BRIEF 1
Answer these questions from the Grapa machine learning guide.
(a) Which statistical functions are listed among the core mathematical operations?
(b) How does the guide say Lasso Regression is supported?
(c) What does linear regression model, according to its overview?
BRIEF 2
Summarize the Grapa machine learning guide in two sentences.
BRIEF 3
Extend the Grapa machine learning guide, continuing after its last sentence.

READING PASSAGE
• • • •

Machine Learning in Grapa
Overview
Grapa provides comprehensive vector operations that enable the implementation of various machine learning algorithms. This guide covers the available capabilities, implementation approaches, and practical examples for machine learning tasks.
Available Capabilities
Core Mathematical Operations
Grapa's vector operations provide all the mathematical foundations needed for machine learning:
- Matrix Operations: Multiplication, inversion, transpose, determinant
- Statistical Functions: Mean, standard deviation, covariance, correlation
- Linear Algebra: Solving linear systems, eigenvalues, matrix decomposition
- Element-wise Operations: Addition, subtraction, multiplication, division, power
- Vector Operations: Dot product, norm calculation, element-wise functions
Supported Algorithms
✅ Linear Models
- Linear Regression (Normal Equation)
- Linear Regression (Gradient Descent)
- Ridge Regression (L2 Regularization)
- Lasso Regression (L1 Regularization) - via optimization
✅ Statistical Analysis
- Correlation Analysis
- Feature Scaling and Normalization
- Principal Component Analysis (PCA)
- Covariance Analysis
✅ Model Evaluation
- R-squared (Coefficient of Determination)
- Mean Squared Error (MSE)
- Root Mean Squared Error (RMSE)
- Mean Absolute Error (MAE)
Linear Regression
Overview
Linear regression is a fundamental machine learning algorithm that models the relationship between independent variables (features) and a dependent variable (target) using a linear function.

• • • •

[Data excerpts]
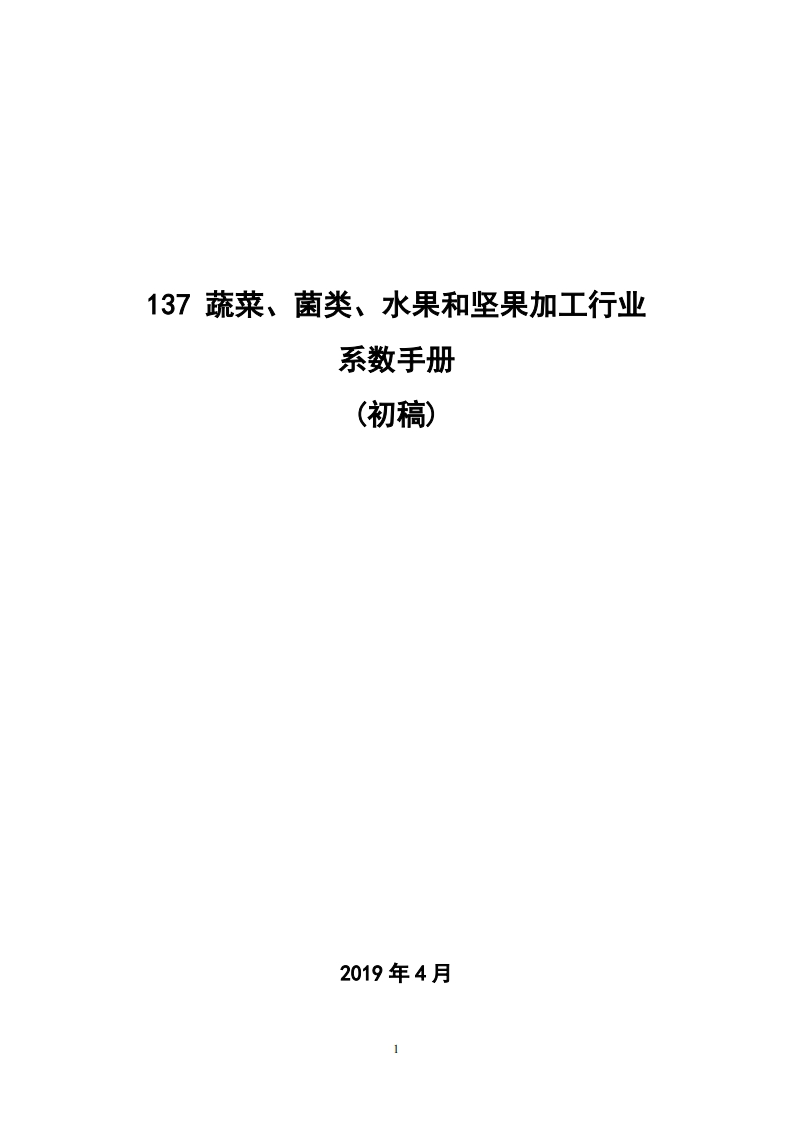 137 蔬菜、菌类、水果和坚果加工行业

系数手册

（初稿）

2019 年 4 月

1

• • • •

EXPECTED OUTPUT 1
(a) Mean, standard deviation, covariance and correlation.
(b) Through optimization, as L1 regularization.
(c) The relationship between independent variables (features) and a dependent variable (target), using a linear function.

EXPECTED OUTPUT 2
Grapa provides comprehensive vector operations for matrices, statistics, linear algebra, element-wise math and vectors, and these operations enable the implementation of various machine learning algorithms. The supported algorithms include linear models such as linear and ridge regression, statistical analyses such as PCA, and evaluation measures such as R-squared and MSE, while linear regression models the relationship between features and a target with a linear function.

EXPECTED OUTPUT 3
Mathematical Form: y = β₀ + β₁x₁ + β₂x₂ + ... + βₙxₙ + ε
Implementation Approaches
1. Normal Equation (Closed Form)
The normal equation provides the optimal solution directly:
/* Linear regression using normal equation */
linear_regression_normal = op(X, y) {
/* Add bias term (intercept) */
X_with_bias = add_bias_column(X);
/* Calculate coefficients using normal equation */
XT = X_with_bias.t();
XTX = XT.dot(X_with_bias);
XTy = XT.dot(y);
/* Solve for coefficients */
coefficients = XTX.inv().dot(XTy);
coefficients;
};
Advantages: - Exact solution (no iterations needed) - Fast for small to medium datasets - No hyperparameters to tune
Limitations: - O(n³) complexity for matrix inversion - Memory intensive for large datasets - May fail for singular matrices
2. Gradient Descent (Iterative)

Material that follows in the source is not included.